Not only are students receiving new indicators, but schools are also receiving new labels as well. Beginning the 2019-2020 school year, schools will be a part of a 5-star overall rating system by setting standards for low to high performance on six indicators.

  • Proficiency                                 
  • Separate Academic Indicator
  • Growth
  • Graduation Rate
  • Transition Readiness
  • Achievement Gap Closure
  • Opportunity and Access (anticipated 2019-20)

With the release of scores this year schools fall into one of three categories: CSI, TSI, or Other.

CSI stands for Comprehensive Support and Improvement. There are three categories in CSI.

  • CSI I – the school scored in the bottom 5% of all Kentucky schools.
  • CSI II – the school had a less than 80% graduation rate in all Kentucky High Schools.
  • CSI III – the school was identified for TSI II (lowest 5%) and fails to exit after three years.

TSI, or Targeted Support and Improvement has two categories:

  • Beginning 2018-2019:

School has at least one subgroup whose performance in the state accountability system is at or below the summative performance of all students in any of the lowest-performing 5% of all Kentucky schools.

  • Beginning 2020-2021:

School has at least one subgroup whose performance in the state accountability system is at or below the summative performance of all students in any of the lowest-performing 10% of all Kentucky for two consecutive years.
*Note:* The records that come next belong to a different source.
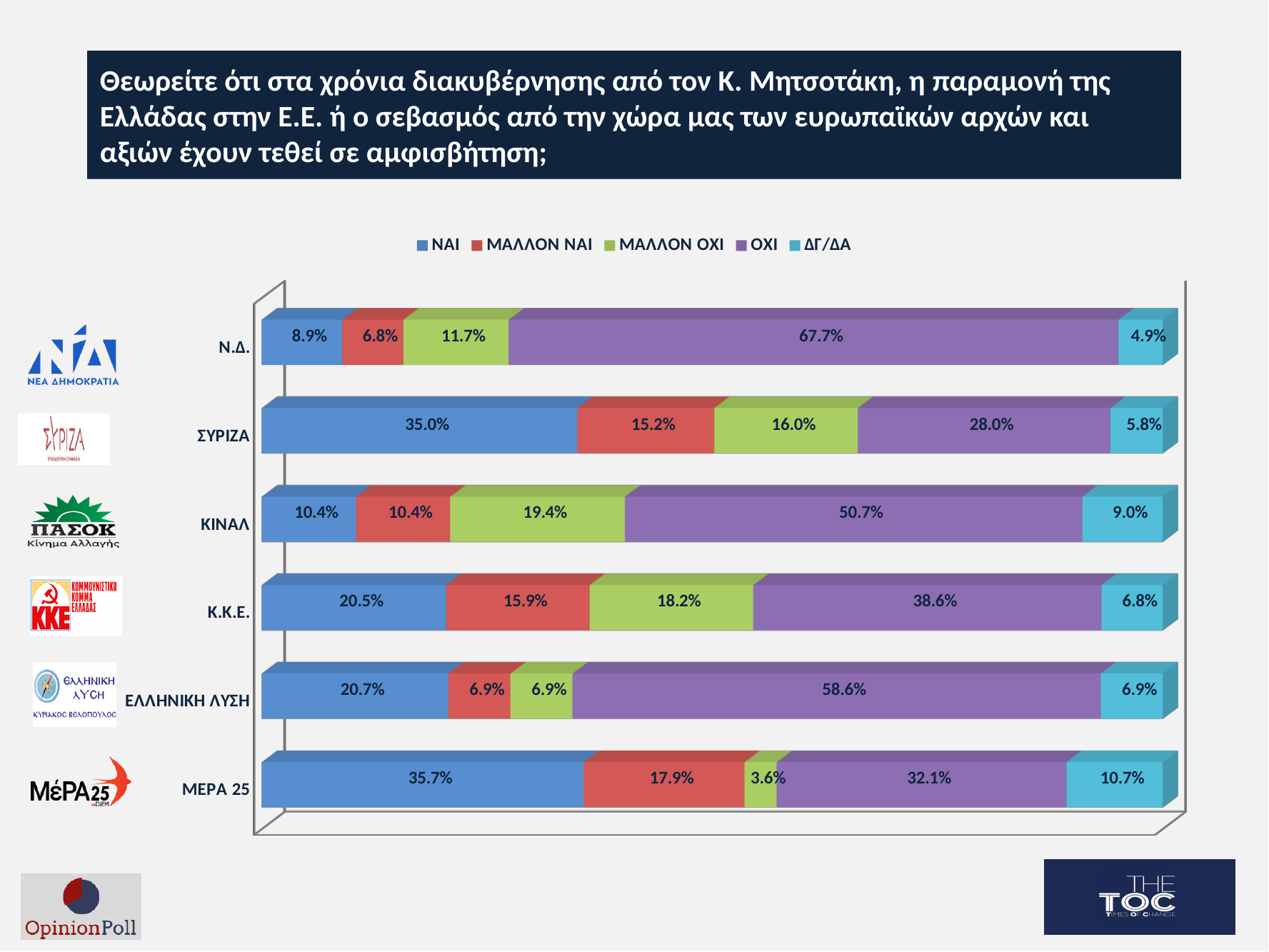
Which party has the lowest ΜΑΛΛΟΝ ΟΧΙ value? ΜΕΡΑ 25 Which is larger: the ΟΧΙ value for ΚΙΝΑΛ or the ΟΧΙ value for Κ.Κ.Ε.? ΚΙΝΑΛ Which party has the highest ΟΧΙ value? Ν.Δ. What kind of chart is shown on the slide? Stacked bar chart How many series does the legend list? 5 What is the ΟΧΙ value for Ν.Δ.? 67.7% What colour represents the ΟΧΙ series in the chart? Purple What is the ΝΑΙ value for ΣΥΡΙΖΑ? 35.0% What is the ΔΓ/ΔΑ value for ΜΕΡΑ 25? 10.7% Which party has the highest ΝΑΙ value? ΜΕΡΑ 25 How many parties are shown in the chart? 6 What is the difference between the ΝΑΙ value for ΜΕΡΑ 25 and the ΝΑΙ value for Ν.Δ.? 26.8 percentage points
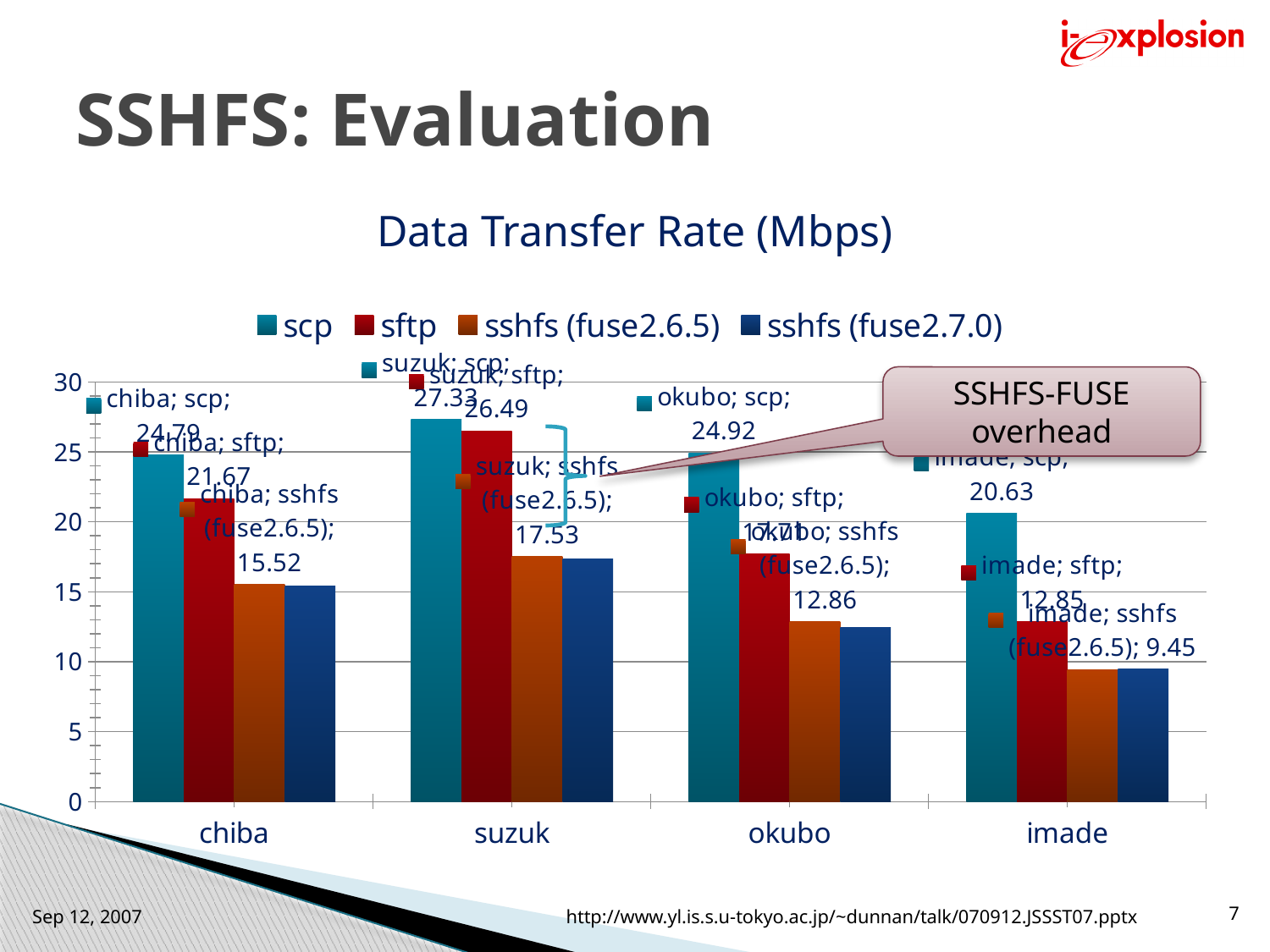
What kind of chart is shown on the slide? bar chart What is the title of the chart? Data Transfer Rate (Mbps) What is the sshfs (fuse2.6.5) data transfer rate for imade? 9.45 What is the scp data transfer rate for suzuk? 27.33 How many series does the legend list? 4 How many categories are shown on the x axis? 4 What is the scp data transfer rate for okubo? 24.92 What is the sftp data transfer rate for chiba? 21.67 Which category has the highest scp data transfer rate? suzuk Which category has the lowest scp data transfer rate? imade What is the difference between the scp and sftp data transfer rates for suzuk? 0.84 Is the sshfs (fuse2.7.0) value for chiba greater or less than 20? less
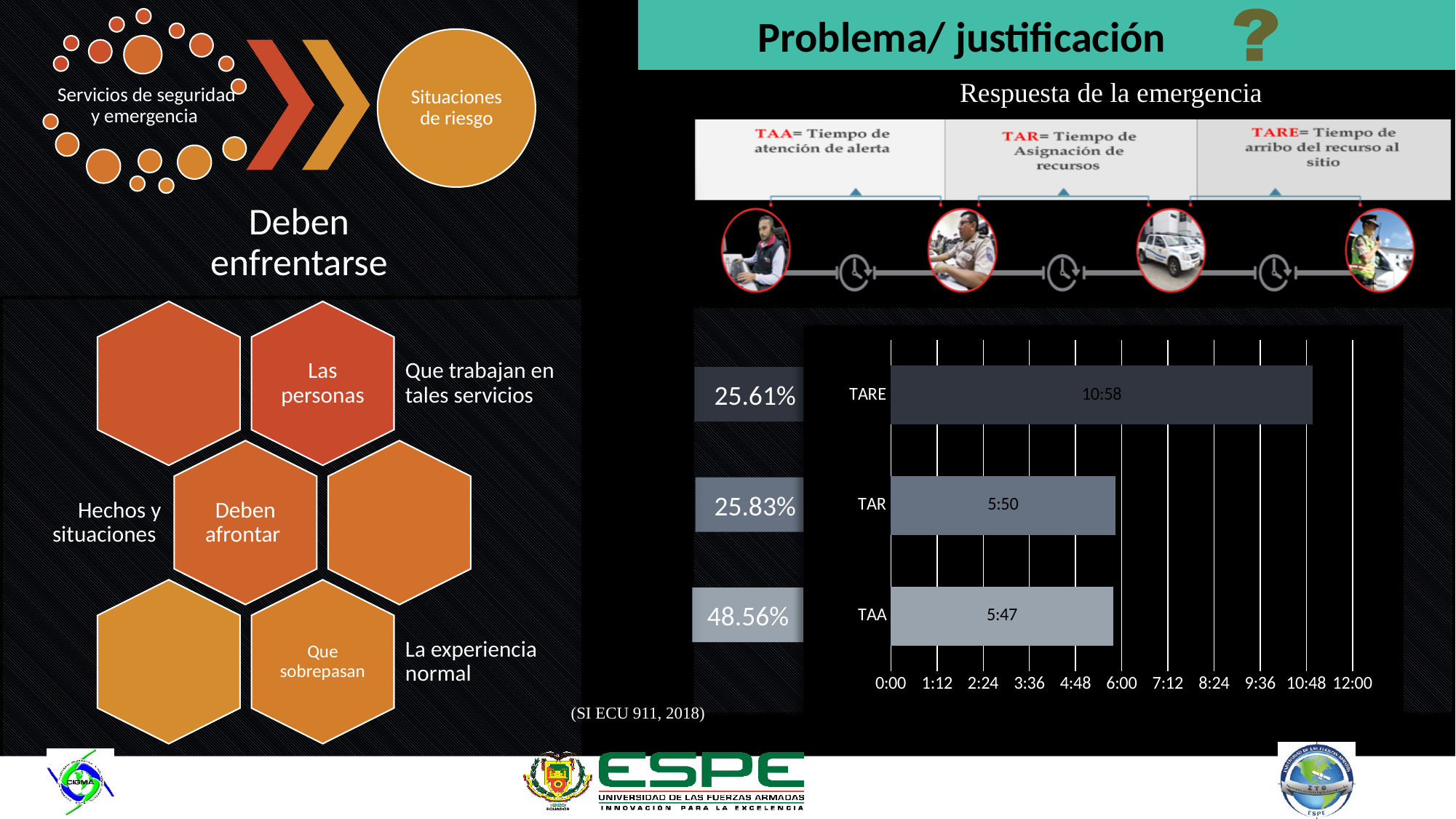
What is the value shown for TAA in the bar chart? 5:47 Which category has the highest value in the bar chart? TARE What is the value shown for TARE in the bar chart? 10:58 What is the highest tick value shown on the x axis of the bar chart? 12:00 Which category has the lowest value in the bar chart? TAA Is the value for TARE greater or less than 9:36? greater What type of chart is shown on the right side of the slide? bar chart What is the value shown for TAR in the bar chart? 5:50 How many categories are plotted in the bar chart? 3 Which is larger in the bar chart, the value for TARE or the value for TAR? TARE Is the value for TAA greater or less than 7:12? less What is the difference between the TARE value and the TAR value in the bar chart? 5:08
“Other,” the final category, is where schools hope to find themselves. By being in the “other” category, this indicates that schools are doing what it takes to prepare students for a successful future.

While all of this is new and learning the language is a bit daunting, it is ultimately designed to make it easier for all school stakeholders to look at the dashboard provided by the Kentucky Department of Education and get a quick glimpse into specific schools. The dashboard should be rolled out during 2019-2020 school year along with the 5-star rating system.

Kelly Melton was a 2014 Ashland Teacher Achievement Award Winner and currently serves as a Kentucky State Teacher Fellow. She is a curriculum specialist in Muhlenberg County.